(Directions for this task):
Each line with the word "independently" must appear in the answer, copied from the records.

(Task data):
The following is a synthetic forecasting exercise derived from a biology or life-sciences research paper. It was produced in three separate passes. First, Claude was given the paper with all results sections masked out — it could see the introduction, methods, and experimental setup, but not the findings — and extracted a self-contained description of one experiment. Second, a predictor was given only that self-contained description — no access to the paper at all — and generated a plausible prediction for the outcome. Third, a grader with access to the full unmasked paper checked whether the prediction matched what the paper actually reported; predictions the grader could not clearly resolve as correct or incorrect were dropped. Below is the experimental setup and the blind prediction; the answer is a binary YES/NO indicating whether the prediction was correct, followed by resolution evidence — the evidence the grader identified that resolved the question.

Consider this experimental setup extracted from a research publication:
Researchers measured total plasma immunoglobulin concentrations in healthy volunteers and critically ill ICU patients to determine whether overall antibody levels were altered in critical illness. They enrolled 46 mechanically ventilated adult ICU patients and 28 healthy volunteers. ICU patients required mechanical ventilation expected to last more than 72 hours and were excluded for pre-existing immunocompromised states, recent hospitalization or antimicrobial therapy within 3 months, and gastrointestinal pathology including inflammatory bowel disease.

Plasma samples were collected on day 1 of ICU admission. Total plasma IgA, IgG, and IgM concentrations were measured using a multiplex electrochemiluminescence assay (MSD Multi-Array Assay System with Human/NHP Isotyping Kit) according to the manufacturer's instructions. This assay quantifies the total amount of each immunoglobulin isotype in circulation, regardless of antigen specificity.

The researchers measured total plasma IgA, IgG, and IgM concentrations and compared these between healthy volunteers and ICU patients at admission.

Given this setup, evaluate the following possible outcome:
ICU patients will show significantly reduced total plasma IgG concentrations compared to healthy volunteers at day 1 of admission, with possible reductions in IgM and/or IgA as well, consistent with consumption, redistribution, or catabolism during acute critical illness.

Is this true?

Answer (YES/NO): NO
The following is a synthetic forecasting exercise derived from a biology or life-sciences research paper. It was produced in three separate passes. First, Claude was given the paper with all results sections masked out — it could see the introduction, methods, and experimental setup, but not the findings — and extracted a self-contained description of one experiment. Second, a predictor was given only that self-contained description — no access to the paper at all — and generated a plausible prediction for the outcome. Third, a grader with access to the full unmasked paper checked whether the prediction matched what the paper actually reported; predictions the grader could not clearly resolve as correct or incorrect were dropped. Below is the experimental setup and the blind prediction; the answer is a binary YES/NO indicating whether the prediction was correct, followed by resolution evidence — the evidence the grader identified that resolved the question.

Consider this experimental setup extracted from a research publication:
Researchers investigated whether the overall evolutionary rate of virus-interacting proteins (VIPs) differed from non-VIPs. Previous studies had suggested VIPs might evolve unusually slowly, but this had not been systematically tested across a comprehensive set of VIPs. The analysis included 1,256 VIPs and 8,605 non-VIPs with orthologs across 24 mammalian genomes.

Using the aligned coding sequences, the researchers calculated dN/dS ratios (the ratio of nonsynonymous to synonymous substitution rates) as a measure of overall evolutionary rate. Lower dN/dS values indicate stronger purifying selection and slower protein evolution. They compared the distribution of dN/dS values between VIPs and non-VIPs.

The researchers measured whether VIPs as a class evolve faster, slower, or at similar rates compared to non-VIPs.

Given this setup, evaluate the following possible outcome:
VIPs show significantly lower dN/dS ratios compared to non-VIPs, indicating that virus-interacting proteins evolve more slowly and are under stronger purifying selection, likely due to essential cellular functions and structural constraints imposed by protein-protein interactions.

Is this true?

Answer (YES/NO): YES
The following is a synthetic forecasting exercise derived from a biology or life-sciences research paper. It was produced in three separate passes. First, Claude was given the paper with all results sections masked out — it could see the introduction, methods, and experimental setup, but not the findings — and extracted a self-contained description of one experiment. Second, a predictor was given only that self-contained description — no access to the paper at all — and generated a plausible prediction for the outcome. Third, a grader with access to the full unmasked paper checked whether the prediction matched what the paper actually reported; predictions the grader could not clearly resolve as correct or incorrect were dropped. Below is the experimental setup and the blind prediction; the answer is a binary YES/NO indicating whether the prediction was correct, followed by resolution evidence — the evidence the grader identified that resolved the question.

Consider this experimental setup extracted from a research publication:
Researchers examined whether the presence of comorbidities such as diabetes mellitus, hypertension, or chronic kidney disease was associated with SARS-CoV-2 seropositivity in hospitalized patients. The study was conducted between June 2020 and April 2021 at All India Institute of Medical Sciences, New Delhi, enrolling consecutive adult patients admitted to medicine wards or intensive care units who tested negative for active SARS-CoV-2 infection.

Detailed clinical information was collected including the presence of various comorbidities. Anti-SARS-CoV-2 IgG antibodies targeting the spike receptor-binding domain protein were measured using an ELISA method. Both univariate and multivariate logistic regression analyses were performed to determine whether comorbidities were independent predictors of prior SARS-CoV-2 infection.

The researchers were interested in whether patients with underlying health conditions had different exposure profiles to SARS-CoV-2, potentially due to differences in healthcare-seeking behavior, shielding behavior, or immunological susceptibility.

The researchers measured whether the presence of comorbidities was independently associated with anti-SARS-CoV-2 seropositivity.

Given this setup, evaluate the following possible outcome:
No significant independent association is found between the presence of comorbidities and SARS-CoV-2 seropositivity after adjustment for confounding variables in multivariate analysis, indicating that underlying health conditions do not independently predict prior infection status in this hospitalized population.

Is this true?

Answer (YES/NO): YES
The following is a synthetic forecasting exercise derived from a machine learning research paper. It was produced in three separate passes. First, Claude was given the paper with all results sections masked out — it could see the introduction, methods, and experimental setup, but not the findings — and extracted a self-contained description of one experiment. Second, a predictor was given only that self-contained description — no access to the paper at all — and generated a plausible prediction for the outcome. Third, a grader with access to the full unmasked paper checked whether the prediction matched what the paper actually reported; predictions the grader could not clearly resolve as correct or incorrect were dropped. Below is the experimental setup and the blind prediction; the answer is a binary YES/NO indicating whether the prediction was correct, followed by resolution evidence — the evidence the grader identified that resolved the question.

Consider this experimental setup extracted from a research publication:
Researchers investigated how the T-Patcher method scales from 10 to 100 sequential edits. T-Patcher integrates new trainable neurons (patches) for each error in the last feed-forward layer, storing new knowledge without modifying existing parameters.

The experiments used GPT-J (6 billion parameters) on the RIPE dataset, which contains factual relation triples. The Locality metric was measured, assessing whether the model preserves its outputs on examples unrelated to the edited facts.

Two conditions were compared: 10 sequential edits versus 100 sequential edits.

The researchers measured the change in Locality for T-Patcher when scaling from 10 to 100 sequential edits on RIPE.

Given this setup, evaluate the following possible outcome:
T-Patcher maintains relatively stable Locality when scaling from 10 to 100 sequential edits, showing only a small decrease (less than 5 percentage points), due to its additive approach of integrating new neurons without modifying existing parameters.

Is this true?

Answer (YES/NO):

(Task output):
The researchers measured whether the presence of comorbidities was independently associated with anti-SARS-CoV-2 seropositivity.
No significant independent association is found between the presence of comorbidities and SARS-CoV-2 seropositivity after adjustment for confounding variables in multivariate analysis, indicating that underlying health conditions do not independently predict prior infection status in this hospitalized population.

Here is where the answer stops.